Karl de Gerolstein fut interrompu par Jean Calvin, qui, se retournant vers Christian, lui dit :

— Nous voici au sommet de la montée ; quel chemin prenons-nous ?

— Je vais marcher le premier et vous l’indiquer, — répondit Christian. Et il hâta le pas, tandis que le prince de Gerolstein lui disait :

— Il m’est impossible d’avoir avec vous un entretien suivi, dont je suis, pour mille raisons, très-désireux. Où demeurez-vous ?

— Sur le pont au Change, en face et à droite de la croix, en venant du côté du Louvre.

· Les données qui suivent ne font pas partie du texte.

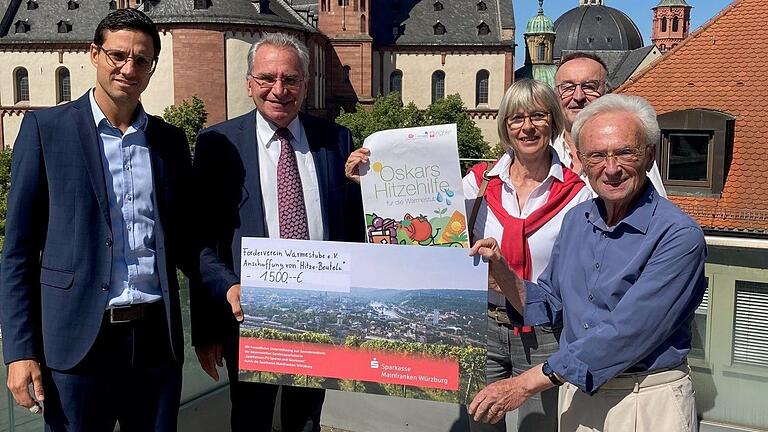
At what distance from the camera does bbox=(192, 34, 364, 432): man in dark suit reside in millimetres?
3215

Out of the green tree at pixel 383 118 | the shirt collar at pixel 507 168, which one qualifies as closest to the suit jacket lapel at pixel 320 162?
the shirt collar at pixel 507 168

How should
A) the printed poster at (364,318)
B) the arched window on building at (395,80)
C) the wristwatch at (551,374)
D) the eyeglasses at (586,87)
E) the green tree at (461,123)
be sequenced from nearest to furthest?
the wristwatch at (551,374)
the printed poster at (364,318)
the eyeglasses at (586,87)
the green tree at (461,123)
the arched window on building at (395,80)

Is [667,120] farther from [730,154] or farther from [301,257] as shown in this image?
[301,257]

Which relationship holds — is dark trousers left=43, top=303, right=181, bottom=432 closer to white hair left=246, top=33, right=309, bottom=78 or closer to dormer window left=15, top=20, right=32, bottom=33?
white hair left=246, top=33, right=309, bottom=78

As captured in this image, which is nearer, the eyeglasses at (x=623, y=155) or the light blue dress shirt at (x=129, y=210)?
the eyeglasses at (x=623, y=155)

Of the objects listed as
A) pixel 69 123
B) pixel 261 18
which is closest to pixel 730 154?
pixel 69 123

— Je me rendrai chez vous demain soir ; je choisis cette heure, monsieur Lebrenn, afin de ne pas vous distraire de vos travaux. — Et, tendant la main à l’artisan, le prince Karl de Gerolstein ajouta : — Donnez-moi la main, Christian Lebrenn ; nous sommes du même sang… Mon fils, encore adolescent, sait que le berceau de notre race est la vieille Gaule armoricaine ; le hasard des siècles et des conquêtes a rendu notre maison souveraine, mais nous sommes d’origine plébéienne…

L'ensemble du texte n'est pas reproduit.